When Sarb's Monetary Policy Committee (MPC) announces its latest rates decision on Thursday, Montalto expects what he describes as an overall neutral stance - like at the previous MPC meeting - yet one that will confirm that a rate hiking cycle continues.
Nedbank’s Corporate and Investment Banking unit is of the same view. The unit estimates that there is a 70% probability of a hold in interest rate hikes at this week's MPC meeting.
Based on an analysis the unit did, it expects Sarb to revise its CPI profile lower, taking into account the recent rand strength. Just like Montalto, Nedbank also believes the Sarb is likely to reiterate that this is a pause in a hiking cycle.
READ: Sarb likely to pause rate hike cycle
"While we expect rates to remain unchanged at Thursday’s MPC meeting, in line with market and survey expectations, upward revisions to growth and probably only minor changes to the Consumer Price Index (CPI) inflation outlook will provide an opportunity for some communication ‘reinforcements’ against cut expectations in particular," said Montalto.
In his view, the MPC still believes in risks to the rand from the political and ratings situation, as well as the upside risks to neutral real rates from ratings risk and external issues like Fed hikes, US elections and China.
"It is for these reasons that the MPC is likely to reinforce that we are in a hiking cycle still," said Montalto.
He pointed out that the MPC has kept rates on hold since March in a hiking cycle that has been ongoing for two and a half years. He, however, disagrees with the view by some that it could be the end of the hiking cycle and that rate cuts could come rapidly.
"This is an incredibly drawn out and shallow cycle certainly – thanks in part to the fall in local real rates, driven in turn by global real rates," explained Montalto.
"In such a drawn out cycle, the market is increasingly struggling to see the point or indeed the end point."
Montalto said the Nomura view on the rate cycle is based on the "style" of the cycle against the backdrop of SA's low growth economy with its lack of demand-side effects where inflation fears are the key driver.
"The MPC still believes we are in a world where the output gap is small given that most of the low growth we are seeing is the result of structural factors, not cyclical ones," said Montalto.

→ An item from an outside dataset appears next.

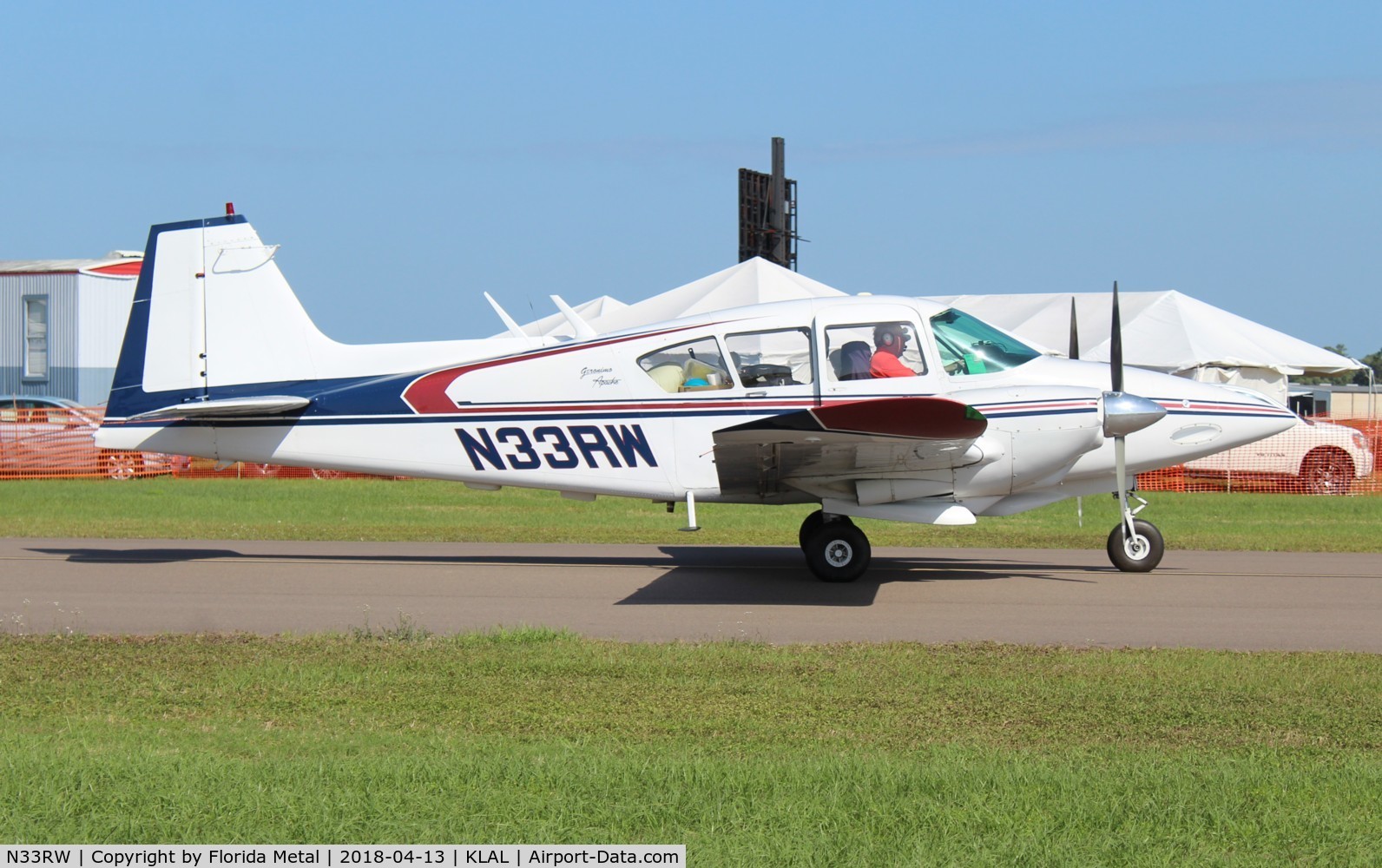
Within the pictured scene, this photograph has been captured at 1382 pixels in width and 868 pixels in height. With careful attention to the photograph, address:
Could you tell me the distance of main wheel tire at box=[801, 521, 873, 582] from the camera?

"As a result, it is still on the accommodative side of neutral rates and are both happy sitting there in a low growth environment, but also in saying that such accommodation could be removed in such a situation, as more inflation second-round effect risk presents itself...the ‘fear’ remains and with it the bias to hike."
Montalto sees the CPI forecast only marginally changed and said that, while Sarb has been marginally surprised to the downside in the last two CPI prints, he does not think it is significant.